Now, I always give credit where credit is due. The idea of creating a unique superhero for this page in my writer's notebook was my idea, but I probably wouldn't have done it in "alpha-box" style if I hadn't been first inspired by a really fun alphabet book by Bob McLeod: SuperHero ABC. I mean, they have alphabet books on pretty much every subject out there, but this is the first one I've seen on the topic of superheroes. It felt like a sensible route to pursue as I decided what structure this brainstorm should take for my notebook.

I decided of all of my superhero traits I came up with, the two that I ended up linking the most as a "partnership of super skills" were 1) electric fingers and 2) time traveler (which I accidentally spelled wrong; I always want to double the l's on that word!). When I brought these two random ideas together, I pictured an ordinary guy who, after being hit by lightning while reading his middle school history book, can suddenly transport himself backwards in time by pointing his electric fingers at the appropriate chapter in his history book. And so...Electric Dave (or "ED," for short) was created in my insane wrriter's brain. I drew my best "Mr. Stick" representation of him, colored it, and successfully completed part one of this notebook challenge.

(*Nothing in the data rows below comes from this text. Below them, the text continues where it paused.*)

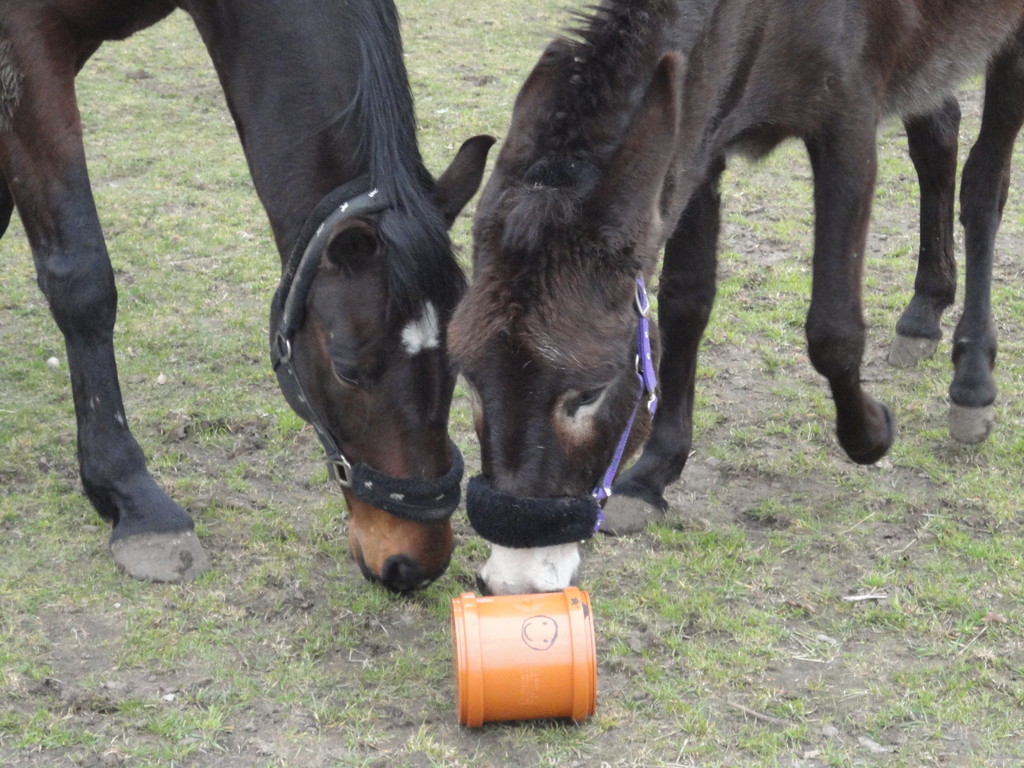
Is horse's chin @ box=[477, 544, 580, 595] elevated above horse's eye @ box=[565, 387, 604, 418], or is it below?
below

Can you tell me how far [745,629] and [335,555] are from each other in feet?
4.45

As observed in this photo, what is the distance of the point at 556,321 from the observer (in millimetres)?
2725

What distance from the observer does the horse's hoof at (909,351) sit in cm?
534

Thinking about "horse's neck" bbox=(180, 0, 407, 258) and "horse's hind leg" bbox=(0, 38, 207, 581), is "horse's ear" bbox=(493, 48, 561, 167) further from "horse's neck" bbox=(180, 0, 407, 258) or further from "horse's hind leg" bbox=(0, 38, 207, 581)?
"horse's hind leg" bbox=(0, 38, 207, 581)

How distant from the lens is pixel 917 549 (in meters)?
3.92

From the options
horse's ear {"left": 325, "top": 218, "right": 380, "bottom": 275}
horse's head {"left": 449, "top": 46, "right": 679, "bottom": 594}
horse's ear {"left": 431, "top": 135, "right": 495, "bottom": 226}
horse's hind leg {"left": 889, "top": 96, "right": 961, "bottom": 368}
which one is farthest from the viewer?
horse's hind leg {"left": 889, "top": 96, "right": 961, "bottom": 368}

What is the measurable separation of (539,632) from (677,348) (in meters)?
1.70

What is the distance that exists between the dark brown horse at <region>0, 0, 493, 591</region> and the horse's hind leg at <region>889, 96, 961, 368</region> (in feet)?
8.92

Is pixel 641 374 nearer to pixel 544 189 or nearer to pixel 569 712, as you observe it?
pixel 544 189

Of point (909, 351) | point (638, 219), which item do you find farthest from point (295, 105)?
point (909, 351)

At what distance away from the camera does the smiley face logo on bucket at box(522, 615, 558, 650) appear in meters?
2.82

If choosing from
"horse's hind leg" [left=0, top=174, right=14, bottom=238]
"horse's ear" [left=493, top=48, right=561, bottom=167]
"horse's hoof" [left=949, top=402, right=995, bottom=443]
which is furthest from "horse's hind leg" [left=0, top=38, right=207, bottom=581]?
"horse's hoof" [left=949, top=402, right=995, bottom=443]

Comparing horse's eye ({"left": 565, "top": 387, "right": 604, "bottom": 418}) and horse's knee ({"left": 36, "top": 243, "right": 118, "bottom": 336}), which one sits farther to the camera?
horse's knee ({"left": 36, "top": 243, "right": 118, "bottom": 336})

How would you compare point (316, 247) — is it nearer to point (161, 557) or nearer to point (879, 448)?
point (161, 557)
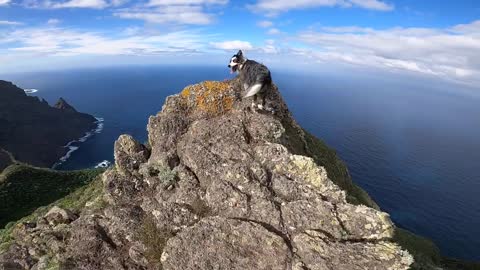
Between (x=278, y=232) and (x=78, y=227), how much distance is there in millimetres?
9224

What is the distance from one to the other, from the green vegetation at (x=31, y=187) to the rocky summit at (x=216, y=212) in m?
40.5

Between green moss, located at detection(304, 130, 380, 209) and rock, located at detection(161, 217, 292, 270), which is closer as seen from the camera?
rock, located at detection(161, 217, 292, 270)

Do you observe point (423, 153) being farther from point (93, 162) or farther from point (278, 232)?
point (278, 232)

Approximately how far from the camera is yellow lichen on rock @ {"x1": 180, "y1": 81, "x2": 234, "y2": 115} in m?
19.4

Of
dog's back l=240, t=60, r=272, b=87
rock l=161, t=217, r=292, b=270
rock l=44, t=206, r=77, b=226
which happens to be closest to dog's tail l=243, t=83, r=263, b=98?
dog's back l=240, t=60, r=272, b=87

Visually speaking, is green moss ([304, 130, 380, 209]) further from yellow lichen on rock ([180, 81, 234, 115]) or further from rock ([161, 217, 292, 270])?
rock ([161, 217, 292, 270])

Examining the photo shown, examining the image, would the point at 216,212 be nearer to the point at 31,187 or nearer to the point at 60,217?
the point at 60,217

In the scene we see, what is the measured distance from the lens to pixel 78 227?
52.1ft

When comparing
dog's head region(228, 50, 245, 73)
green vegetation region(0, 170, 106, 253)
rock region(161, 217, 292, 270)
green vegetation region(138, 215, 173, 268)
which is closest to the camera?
rock region(161, 217, 292, 270)

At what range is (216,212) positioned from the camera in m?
14.5

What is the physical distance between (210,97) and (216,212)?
7.46m

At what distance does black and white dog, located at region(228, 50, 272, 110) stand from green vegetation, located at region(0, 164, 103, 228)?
44.5 meters

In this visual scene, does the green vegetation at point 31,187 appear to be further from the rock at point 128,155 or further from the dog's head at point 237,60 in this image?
the dog's head at point 237,60

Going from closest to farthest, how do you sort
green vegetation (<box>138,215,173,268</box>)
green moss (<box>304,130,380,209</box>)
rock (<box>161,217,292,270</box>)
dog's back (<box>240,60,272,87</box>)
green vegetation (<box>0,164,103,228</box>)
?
rock (<box>161,217,292,270</box>), green vegetation (<box>138,215,173,268</box>), dog's back (<box>240,60,272,87</box>), green moss (<box>304,130,380,209</box>), green vegetation (<box>0,164,103,228</box>)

It occurred to me, seeing those twenty-four remaining super-skills from my alpha-list, that I now had the ability to provide for Electric Dave a unique sidekick or a nemesis (arch-villain) by applying the unused powers from this original list of mine to another character. So...I'm picturing ED's arch nemesis--I haven't thought of a name for him yet--as another time-traveler, just an evil one, who has an iguana tongue and oscillating eyebrows. It was this thinking that led me to create part-two of this notebook lesson.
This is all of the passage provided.